— Start —
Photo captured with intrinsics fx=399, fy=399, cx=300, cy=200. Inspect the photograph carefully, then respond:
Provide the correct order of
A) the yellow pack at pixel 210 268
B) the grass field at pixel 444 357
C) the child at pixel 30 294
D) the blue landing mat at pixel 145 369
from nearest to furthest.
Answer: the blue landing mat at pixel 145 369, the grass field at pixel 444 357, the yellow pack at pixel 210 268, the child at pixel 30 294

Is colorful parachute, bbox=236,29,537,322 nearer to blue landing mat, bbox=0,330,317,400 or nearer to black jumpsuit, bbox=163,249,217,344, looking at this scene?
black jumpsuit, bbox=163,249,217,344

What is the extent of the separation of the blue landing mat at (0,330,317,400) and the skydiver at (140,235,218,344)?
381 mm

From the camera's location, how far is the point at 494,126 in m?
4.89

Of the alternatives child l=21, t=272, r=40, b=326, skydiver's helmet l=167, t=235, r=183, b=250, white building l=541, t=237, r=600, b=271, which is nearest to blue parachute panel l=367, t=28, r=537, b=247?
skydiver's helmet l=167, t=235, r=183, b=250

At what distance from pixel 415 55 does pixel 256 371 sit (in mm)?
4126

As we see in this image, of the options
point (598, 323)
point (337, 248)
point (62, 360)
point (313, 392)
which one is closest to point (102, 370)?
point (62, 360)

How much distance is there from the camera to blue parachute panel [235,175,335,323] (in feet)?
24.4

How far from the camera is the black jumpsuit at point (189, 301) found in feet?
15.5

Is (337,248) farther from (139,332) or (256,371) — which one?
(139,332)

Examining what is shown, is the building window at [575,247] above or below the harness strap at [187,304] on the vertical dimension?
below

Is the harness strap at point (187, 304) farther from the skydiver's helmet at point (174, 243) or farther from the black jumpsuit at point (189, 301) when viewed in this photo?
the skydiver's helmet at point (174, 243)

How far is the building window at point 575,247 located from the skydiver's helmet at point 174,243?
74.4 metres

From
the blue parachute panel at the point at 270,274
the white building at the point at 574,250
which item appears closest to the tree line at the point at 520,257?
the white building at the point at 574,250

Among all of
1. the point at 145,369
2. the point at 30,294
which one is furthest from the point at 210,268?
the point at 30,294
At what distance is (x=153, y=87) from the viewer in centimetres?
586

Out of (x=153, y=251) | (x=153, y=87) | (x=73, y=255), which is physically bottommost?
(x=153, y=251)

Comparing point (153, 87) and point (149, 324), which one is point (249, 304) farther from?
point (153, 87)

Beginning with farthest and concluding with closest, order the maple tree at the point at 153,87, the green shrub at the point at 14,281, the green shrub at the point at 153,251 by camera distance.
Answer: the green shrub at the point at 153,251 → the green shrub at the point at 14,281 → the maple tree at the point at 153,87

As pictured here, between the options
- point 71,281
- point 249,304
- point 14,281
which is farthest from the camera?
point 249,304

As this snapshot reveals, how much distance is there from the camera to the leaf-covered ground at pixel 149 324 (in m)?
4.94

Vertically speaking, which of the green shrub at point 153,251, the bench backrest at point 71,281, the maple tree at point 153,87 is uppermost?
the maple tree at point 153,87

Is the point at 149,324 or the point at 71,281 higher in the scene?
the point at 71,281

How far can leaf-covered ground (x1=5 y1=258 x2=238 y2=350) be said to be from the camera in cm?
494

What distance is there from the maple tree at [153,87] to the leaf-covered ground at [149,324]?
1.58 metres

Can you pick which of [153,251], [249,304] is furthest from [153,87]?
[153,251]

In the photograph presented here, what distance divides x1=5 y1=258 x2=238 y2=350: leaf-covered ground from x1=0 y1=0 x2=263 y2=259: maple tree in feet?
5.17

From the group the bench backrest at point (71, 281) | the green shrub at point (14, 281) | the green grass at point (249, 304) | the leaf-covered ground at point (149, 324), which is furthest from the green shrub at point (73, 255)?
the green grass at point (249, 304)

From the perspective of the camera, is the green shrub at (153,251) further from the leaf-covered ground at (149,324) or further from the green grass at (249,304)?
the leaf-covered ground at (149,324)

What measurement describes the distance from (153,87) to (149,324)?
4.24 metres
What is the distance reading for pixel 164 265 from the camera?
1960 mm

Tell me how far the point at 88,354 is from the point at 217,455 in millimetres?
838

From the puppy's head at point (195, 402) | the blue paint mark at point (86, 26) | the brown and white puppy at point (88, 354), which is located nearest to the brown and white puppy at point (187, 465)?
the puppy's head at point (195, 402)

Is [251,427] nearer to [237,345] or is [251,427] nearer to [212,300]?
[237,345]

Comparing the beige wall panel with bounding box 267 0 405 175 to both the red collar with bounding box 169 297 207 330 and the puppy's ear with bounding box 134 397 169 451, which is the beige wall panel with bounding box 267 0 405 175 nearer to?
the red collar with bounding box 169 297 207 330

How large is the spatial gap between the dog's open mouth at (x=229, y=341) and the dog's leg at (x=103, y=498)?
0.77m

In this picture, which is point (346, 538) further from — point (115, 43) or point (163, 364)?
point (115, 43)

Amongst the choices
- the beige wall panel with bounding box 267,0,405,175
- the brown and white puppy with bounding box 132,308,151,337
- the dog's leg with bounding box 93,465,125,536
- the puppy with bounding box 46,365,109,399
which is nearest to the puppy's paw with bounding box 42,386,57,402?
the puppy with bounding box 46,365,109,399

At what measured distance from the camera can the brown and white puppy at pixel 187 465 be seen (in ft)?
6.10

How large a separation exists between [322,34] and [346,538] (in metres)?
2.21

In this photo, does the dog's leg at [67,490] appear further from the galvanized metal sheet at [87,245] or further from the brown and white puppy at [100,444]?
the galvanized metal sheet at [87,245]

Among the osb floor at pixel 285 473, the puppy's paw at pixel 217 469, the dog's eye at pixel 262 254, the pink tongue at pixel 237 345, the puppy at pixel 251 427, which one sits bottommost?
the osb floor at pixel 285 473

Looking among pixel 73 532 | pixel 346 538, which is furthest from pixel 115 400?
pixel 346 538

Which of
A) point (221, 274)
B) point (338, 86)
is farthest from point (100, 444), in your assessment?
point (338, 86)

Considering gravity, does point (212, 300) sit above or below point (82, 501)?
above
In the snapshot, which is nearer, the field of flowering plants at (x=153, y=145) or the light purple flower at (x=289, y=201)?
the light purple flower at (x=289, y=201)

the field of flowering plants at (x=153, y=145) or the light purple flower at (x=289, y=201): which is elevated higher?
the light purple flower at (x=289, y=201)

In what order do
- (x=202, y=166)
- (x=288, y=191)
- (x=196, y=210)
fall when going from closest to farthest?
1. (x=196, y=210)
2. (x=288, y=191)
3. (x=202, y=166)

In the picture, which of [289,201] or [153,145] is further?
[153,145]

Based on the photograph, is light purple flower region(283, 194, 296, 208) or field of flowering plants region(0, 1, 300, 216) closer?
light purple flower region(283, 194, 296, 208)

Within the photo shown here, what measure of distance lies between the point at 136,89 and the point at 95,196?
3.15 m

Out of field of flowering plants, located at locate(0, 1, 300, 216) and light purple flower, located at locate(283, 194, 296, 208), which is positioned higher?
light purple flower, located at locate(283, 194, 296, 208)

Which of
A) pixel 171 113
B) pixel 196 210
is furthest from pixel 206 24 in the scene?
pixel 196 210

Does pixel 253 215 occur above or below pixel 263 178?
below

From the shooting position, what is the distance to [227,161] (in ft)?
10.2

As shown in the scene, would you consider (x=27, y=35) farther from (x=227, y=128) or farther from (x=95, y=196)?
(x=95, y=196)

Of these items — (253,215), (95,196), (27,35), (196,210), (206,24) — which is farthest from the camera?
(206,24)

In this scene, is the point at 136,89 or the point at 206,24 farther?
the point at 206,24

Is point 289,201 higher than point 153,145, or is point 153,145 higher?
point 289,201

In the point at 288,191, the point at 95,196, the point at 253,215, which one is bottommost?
— End —
## Description of the task
Reproduce the lines of the entries above exactly, but only from the line containing "Looking among pixel" through the final line.

## Correct response
Looking among pixel 73 532 | pixel 346 538, which is furthest from pixel 115 400?
pixel 346 538

Which of
A) point (221, 274)
B) point (338, 86)
is farthest from point (100, 444), in your assessment?
point (338, 86)

Considering gravity, does point (212, 300) sit above or below point (82, 501)?
above
In the snapshot, which is nearer, the field of flowering plants at (x=153, y=145) or the light purple flower at (x=289, y=201)?
the light purple flower at (x=289, y=201)

the field of flowering plants at (x=153, y=145) or the light purple flower at (x=289, y=201): which is elevated higher?
the light purple flower at (x=289, y=201)

In what order do
- (x=202, y=166)
- (x=288, y=191)
- (x=196, y=210)
fall when going from closest to farthest?
1. (x=196, y=210)
2. (x=288, y=191)
3. (x=202, y=166)

In the picture, which of [289,201] or [153,145] is further?
[153,145]

Based on the photograph, is light purple flower region(283, 194, 296, 208) or field of flowering plants region(0, 1, 300, 216) closer?
light purple flower region(283, 194, 296, 208)

Within the photo shown here, what measure of distance lies between the point at 136,89 and the point at 95,196?
3.15 m

Out of field of flowering plants, located at locate(0, 1, 300, 216) and light purple flower, located at locate(283, 194, 296, 208), which is positioned higher?
light purple flower, located at locate(283, 194, 296, 208)

Which of
A) pixel 171 113
B) pixel 196 210
is furthest from pixel 206 24 in the scene?
pixel 196 210

Does pixel 253 215 occur above or below pixel 263 178?
below

From the shooting position, what is the distance to [227,161] (in ft)?
10.2

As shown in the scene, would you consider (x=27, y=35) farther from (x=227, y=128) or farther from (x=95, y=196)?
(x=95, y=196)

Of these items — (253,215), (95,196), (27,35), (196,210), (206,24) — which is farthest from the camera?
(206,24)

In this scene, is the point at 136,89 or the point at 206,24 farther?
the point at 206,24

Is point 289,201 higher than point 153,145, or is point 153,145 higher?
point 289,201

In the point at 288,191, the point at 95,196, the point at 253,215, which one is bottommost?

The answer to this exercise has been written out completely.